The process begins with the Maivin Platform. Using the web interface on the device, we can start the recording process. Once data is recorded, we can access the recording files and import them into EdgeFirst Studio. Studio will create a dataset from the recording. Once the dataset is created, we can begin the annotation process to produce both bounding boxes and segmentation masks. For this tutorial, we will focus solely on bounding boxes.
The duration of the annotation process depends on the dataset size. For this specific dataset, which contains approximately 150 images, the entire annotation process takes around 3 minutes. After annotation, we need to partition the dataset and use ModelPack for training. The training process will generate the model checkpoints, which will be deployed to the target device in the final step.
Data Collection
To begin recording a dataset, power on the Maivin platform and connect it to a network in order to access the Web User Interface (WebUI).
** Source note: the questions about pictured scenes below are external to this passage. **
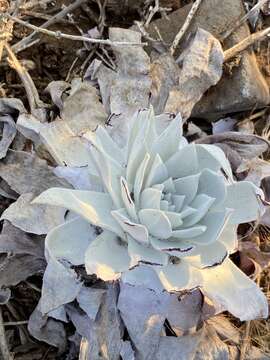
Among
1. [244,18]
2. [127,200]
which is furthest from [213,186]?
[244,18]

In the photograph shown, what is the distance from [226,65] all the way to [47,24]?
16.3 inches

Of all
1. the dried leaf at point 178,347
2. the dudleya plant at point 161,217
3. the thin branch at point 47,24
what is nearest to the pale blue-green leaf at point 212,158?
the dudleya plant at point 161,217

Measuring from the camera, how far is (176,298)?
4.14 ft

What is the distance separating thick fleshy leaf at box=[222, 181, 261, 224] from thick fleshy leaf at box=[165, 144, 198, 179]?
0.24 ft

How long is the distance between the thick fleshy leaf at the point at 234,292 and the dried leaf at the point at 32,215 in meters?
0.30

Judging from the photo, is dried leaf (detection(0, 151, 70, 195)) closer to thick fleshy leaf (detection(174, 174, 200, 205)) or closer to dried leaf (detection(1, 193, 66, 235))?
dried leaf (detection(1, 193, 66, 235))

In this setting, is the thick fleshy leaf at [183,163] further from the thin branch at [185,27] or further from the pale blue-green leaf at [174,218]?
the thin branch at [185,27]

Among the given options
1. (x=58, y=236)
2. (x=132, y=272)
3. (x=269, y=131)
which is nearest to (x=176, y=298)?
(x=132, y=272)

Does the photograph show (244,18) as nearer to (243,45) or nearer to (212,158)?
(243,45)

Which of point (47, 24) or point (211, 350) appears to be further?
point (47, 24)

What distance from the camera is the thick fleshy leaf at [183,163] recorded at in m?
1.13

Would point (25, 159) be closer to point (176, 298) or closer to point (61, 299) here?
point (61, 299)

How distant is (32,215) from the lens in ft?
4.17

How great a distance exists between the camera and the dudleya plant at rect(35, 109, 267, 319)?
1085 mm
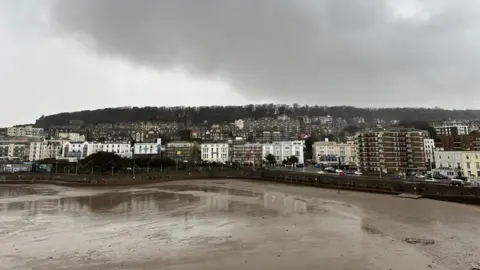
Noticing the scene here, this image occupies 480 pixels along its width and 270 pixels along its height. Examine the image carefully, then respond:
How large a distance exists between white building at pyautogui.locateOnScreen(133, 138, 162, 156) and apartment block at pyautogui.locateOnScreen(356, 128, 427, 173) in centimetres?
7644

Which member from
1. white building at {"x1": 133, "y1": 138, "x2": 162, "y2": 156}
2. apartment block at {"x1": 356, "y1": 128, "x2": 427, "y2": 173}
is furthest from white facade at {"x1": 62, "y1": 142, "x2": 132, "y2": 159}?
apartment block at {"x1": 356, "y1": 128, "x2": 427, "y2": 173}

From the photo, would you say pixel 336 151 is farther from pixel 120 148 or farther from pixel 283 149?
pixel 120 148

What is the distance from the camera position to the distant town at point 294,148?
69.7 meters

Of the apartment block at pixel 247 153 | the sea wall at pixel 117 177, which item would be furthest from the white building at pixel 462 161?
the apartment block at pixel 247 153

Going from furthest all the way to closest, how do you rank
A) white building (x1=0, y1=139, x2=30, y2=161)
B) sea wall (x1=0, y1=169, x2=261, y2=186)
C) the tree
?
white building (x1=0, y1=139, x2=30, y2=161) < the tree < sea wall (x1=0, y1=169, x2=261, y2=186)

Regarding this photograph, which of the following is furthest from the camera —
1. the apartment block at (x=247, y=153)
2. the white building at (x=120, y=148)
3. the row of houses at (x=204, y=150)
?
the white building at (x=120, y=148)

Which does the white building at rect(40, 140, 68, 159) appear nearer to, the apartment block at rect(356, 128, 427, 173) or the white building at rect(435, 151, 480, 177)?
the apartment block at rect(356, 128, 427, 173)

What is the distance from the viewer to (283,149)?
10956 cm

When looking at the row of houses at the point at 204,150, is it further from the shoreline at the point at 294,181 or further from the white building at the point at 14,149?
the shoreline at the point at 294,181

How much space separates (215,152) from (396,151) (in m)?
62.8

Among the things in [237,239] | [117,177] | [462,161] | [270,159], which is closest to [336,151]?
[270,159]

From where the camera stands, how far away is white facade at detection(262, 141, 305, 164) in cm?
10769

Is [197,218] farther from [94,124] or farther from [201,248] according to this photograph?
[94,124]

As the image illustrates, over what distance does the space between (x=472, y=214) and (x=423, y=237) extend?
11.3 metres
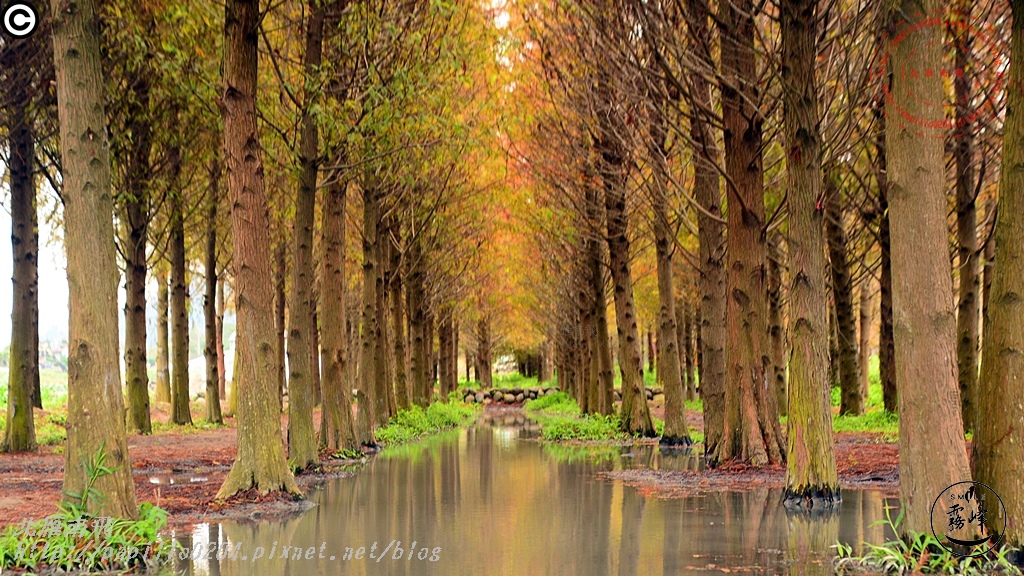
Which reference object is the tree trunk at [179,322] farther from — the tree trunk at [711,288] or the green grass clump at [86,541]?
the green grass clump at [86,541]

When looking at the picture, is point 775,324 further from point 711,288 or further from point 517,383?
point 517,383

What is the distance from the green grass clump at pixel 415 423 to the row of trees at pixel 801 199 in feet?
17.6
Follow these instructions for capturing data using an EdgeFirst Platform.

Segmentation View
We recommend using the Segmentation view first to check the camera is enabled and the target object is visible.
The recording process takes a few seconds to initialize all services on the device. Once ready, the GUI will display the name of the recording (in red) that is about to begin. Now switch to the camera view and start interacting with the object — reposition it, and make creative or playful changes to the scene.
![]() |
![]() |
![]() |
---|---|---|
![]() |
![]() |
![]() |
Reminder
Randomness helps improve dataset quality and enhances the model’s generalization ability.
Once you have completed your recording, you can find instructions for downloading your recording to your PC and uploading the recording to EdgeFirst Studio.
Restore Snapshot
Warning
Restoring a snapshot will incur costs against your EdgeFirst Studio account.
In the Snapshot interface, hover over "MusicBoxTutorial" (renamed above). A three-dot menu will appear on the right side of the GUI (next to "Available"). Click it and select Restore. See Restore Snapshots for details.
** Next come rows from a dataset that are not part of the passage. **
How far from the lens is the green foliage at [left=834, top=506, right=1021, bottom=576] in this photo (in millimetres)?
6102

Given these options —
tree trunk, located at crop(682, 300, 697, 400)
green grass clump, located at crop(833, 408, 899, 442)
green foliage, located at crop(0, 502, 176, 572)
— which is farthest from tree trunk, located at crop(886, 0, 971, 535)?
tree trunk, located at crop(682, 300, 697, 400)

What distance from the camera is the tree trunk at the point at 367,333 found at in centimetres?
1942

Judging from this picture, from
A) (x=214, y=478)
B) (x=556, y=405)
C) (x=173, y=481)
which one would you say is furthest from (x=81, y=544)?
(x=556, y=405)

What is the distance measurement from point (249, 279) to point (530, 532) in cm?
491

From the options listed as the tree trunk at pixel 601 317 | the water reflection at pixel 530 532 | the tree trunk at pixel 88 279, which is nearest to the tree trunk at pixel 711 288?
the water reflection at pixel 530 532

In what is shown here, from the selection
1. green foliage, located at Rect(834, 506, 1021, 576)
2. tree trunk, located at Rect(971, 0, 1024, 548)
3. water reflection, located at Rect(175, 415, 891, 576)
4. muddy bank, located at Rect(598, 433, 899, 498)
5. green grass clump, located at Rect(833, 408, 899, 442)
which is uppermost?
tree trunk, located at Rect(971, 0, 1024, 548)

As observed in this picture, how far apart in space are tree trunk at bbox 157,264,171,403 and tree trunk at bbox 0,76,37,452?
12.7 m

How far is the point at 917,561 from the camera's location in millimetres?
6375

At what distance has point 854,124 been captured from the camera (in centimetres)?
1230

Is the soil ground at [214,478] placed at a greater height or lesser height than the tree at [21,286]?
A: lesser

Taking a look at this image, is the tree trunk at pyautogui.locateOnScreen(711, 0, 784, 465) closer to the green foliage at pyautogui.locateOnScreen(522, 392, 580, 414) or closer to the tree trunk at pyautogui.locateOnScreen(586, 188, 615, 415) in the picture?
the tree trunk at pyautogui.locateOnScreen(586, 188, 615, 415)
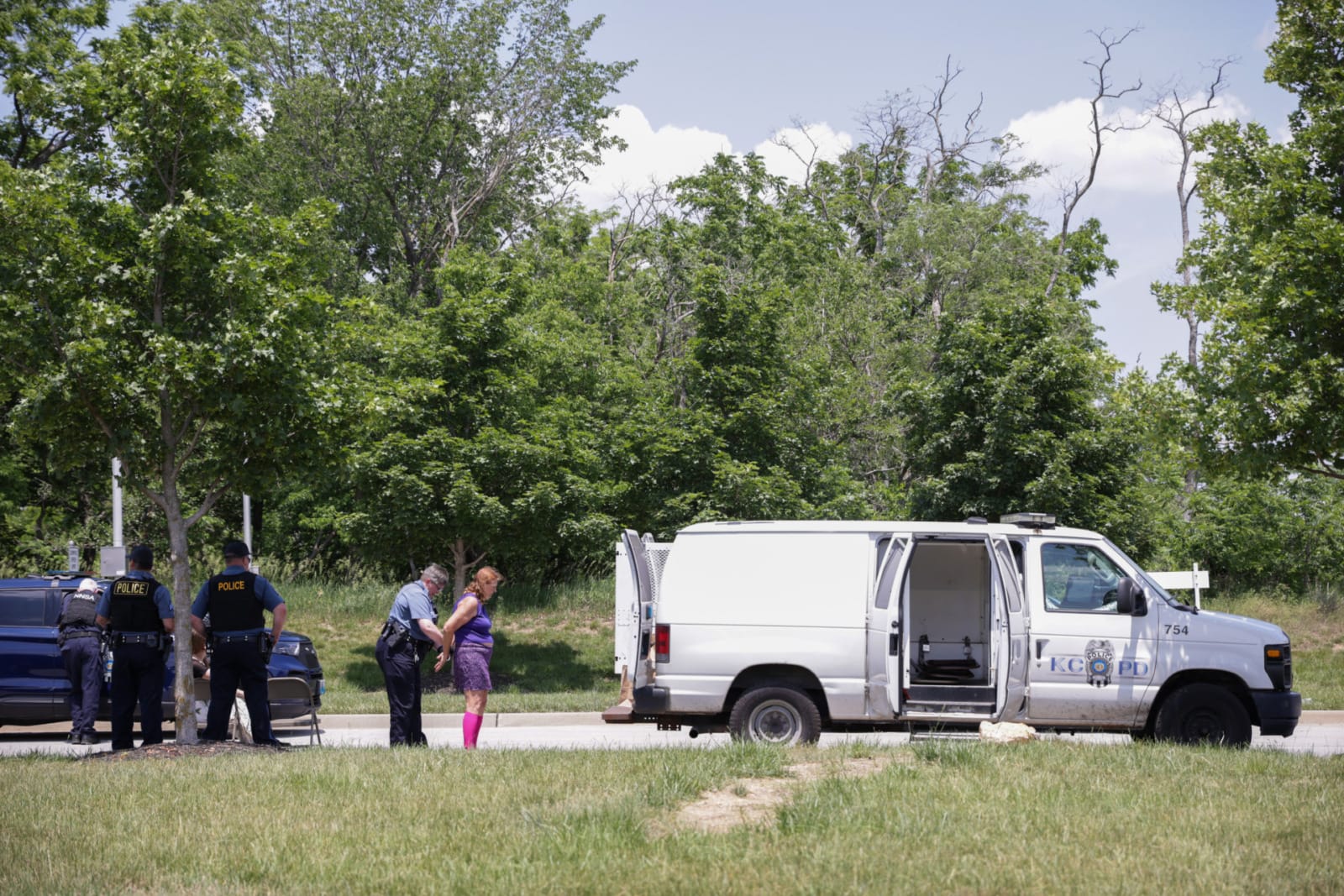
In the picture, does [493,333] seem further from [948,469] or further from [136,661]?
[136,661]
The GUI will prompt you to select a project and dataset name. Choose the "Tutorials" project and name the dataset MusicBoxTutorial.

Additional Options
The restore dialog provides advance options like Topic Selection, Frame Rate, Depth Generation, and Automatic Ground Truth Generation. Leave all options at their default settings. These features are explained in AGTG.
Click RESTORE SNAPSHOT. The dialog will close, and the dataset API will export the selected MCAP topics into a dataset, which will appear in the Dataset User Interface. Progress is shown in the Dataset UI.

The dataset is exported in EdgeFirst Studio Format.
Data Annotation
Once the dataset is exported, we can see all the recorded sequences.

In the dataset view, add the classes to be annotated. For now, we will add a single class: musicbox
.
Now we can start annotating the sequences. It's important that the dataset was imported as sequences, so the AGTG pipeline can use timing and tracking data to annotate most frames automatically.
Select any sequence to visualize it. Remember that MCAPs were exported at one frame per second.
If you are new to Studio, refer to Automatic Ground Truth Generation (AGTG) to learn how to annotate the dataset. Your dataset should now look like this in the Gallery (disable the "Show Sequences" option).

Dataset Partition
To train the model, it is essential to create training and validation groups within the dataset. The training set teaches the model, while the validation set is used to evaluate model performance during training.

Model Training
As with other Studio features, model training has a dedicated user interface. See Model Training for details.
Inside the experiment, create a New Session and name it musicbox-detector
. This name is also assigned to the cloud instance under the Studio console.
-
Trainer:
ModelPack
-
Description:
Object Detection
-
Dataset:
MusicBoxTutorial
-
Groups: Select
train
andval
Most hyper parameters are auto-tuned by ModelPack, but some can be customized:
- Input Resolution:
640x360
-
Model Name:
Legacy
(more model variants are going to be integrated in future versions) -
Epochs:
50 (default)
-
Batch Size:
Default is 16.
Since our dataset is small, we need to use strong data augmentation to prevent overfitting and it is recommended to slightly increase the probability for each augmentation technique.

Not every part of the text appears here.